いままで私にそんな事を言った人はいない。
私の全部って何だろう?
それって、…それって、私を抱きたいってこと?
「…私は先生が付き合ったきたオンナの人達みたいに大人ではないですけど。」
と言ったら、
「それって、何か問題ある?」と頭の上で声がする。
「…もっ、問題があるかどうかもわかりません」と言ったら、
菅原先生は笑い出し、
「なんで今まで、連絡をしてこなかったの?」と聞く。
「…先生はオトナのオンナの人しか相手にしないって聞いたので…」
「…そっか。今日はどうして連絡をくれたの?」とそっと、私の頬を撫でる。
私はますます緊張する。
「えーっと、最近寒いから、ここでお昼寝すると風邪を引いちゃうかなって思って。」
「僕のこと、心配してくれたのかな?」と聞かれ、
私は頷いた。すると、
「今日のところはそれで満足ってことにしておくよ。
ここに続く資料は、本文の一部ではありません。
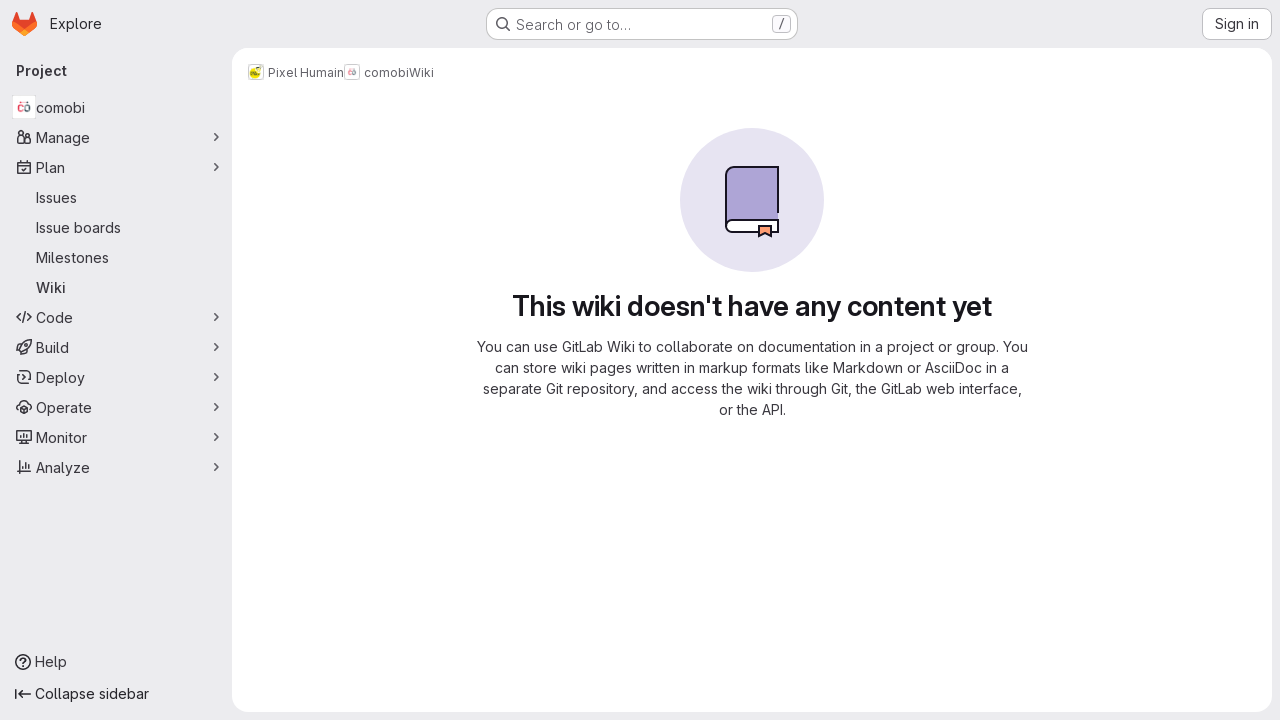

--- FILE ---
content_type: text/javascript; charset=utf-8
request_url: https://gitlab.adullact.net/assets/webpack/pages.projects.wikis.show.5c0e99cb.chunk.js
body_size: 349
content:
(this.webpackJsonp=this.webpackJsonp||[]).push([["pages.projects.wikis.show"],{340:function(s,e,p){p("HVBj"),p("gjpc"),p("Ctp5"),s.exports=p("dsEP")},dsEP:function(s,e,p){"use strict";p.r(e);var i=p("Kj3N");Object(i.a)()}},[[340,"runtime","main","prosemirror","commons-pages.projects-pages.projects.activity-pages.projects.alert_management.details-pages.project-8c2226c2","commons-pages.admin.application_settings-pages.admin.application_settings.appearances.preview_sign_i-508dffe9","7f6747d0","commons-pages.admin.topics.edit-pages.admin.topics.new-pages.groups.issues-pages.groups.milestones.e-91331048","commons-pages.admin.topics.edit-pages.admin.topics.new-pages.groups.issues-pages.groups.milestones.e-c3bc0f75","commons-pages.admin.topics.edit-pages.admin.topics.new-pages.groups.issues-pages.groups.milestones.e-3060e372","commons-pages.groups.issues-pages.groups.work_items-pages.groups.work_items.show-pages.projects.comm-74365b21","cb024f01","commons-pages.projects.wikis-pages.projects.wikis.diff-pages.projects.wikis.git_access-pages.project-2d33d062","commons-pages.projects.wikis-pages.projects.wikis.diff-pages.projects.wikis.git_access-pages.project-35c7c8f6"]]]);
//# sourceMappingURL=pages.projects.wikis.show.5c0e99cb.chunk.js.map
」
と私からそっと身体を離した。
私はちょっとホッとする。
私の心臓の音はやかましいくらいにバクバクいっていたから、
先生に聞こえやしないかと、ヒヤヒヤしていたのだ。
「菅原先生。」
「ふたりの時は、ツカサって呼んで。」と私の顔を覗く。
「…ツカサさんは、私の事が気にいった。って事ですか?」と、勇気を振り絞って聞くと
「…そういう事だね。僕はウサギが好きだよ」とまっすぐに見つめてくれる。

そうなんだ。
私のどこが気にいったんだろう。顔?身体?そう思ったけど。
「少し、考えても良いですか?」と聞くと、
「前向きに検討してください。」とニッコリした。


1回寝たらおしまい。
その言葉が、私の耳に聞こえた気がした。